- **Task statement**: Please reproduce the data in its entirety, word for word.

- **Exercise material**:

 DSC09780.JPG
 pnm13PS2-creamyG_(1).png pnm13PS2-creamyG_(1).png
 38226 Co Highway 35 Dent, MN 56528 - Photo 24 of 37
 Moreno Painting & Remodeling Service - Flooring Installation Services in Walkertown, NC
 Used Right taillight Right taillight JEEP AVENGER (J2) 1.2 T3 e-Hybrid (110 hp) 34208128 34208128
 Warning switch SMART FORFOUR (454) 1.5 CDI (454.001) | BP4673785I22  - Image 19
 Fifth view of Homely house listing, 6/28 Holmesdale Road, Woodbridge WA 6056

- **Problem solution**:
 DSC09780.JPG
 pnm13PS2-creamyG_(1).png pnm13PS2-creamyG_(1).png
 38226 Co Highway 35 Dent, MN 56528 - Photo 24 of 37
 Moreno Painting & Remodeling Service - Flooring Installation Services in Walkertown, NC
 Used Right taillight Right taillight JEEP AVENGER (J2) 1.2 T3 e-Hybrid (110 hp) 34208128 34208128
 Warning switch SMART FORFOUR (454) 1.5 CDI (454.001) | BP4673785I22  - Image 19
 Fifth view of Homely house listing, 6/28 Holmesdale Road, Woodbridge WA 6056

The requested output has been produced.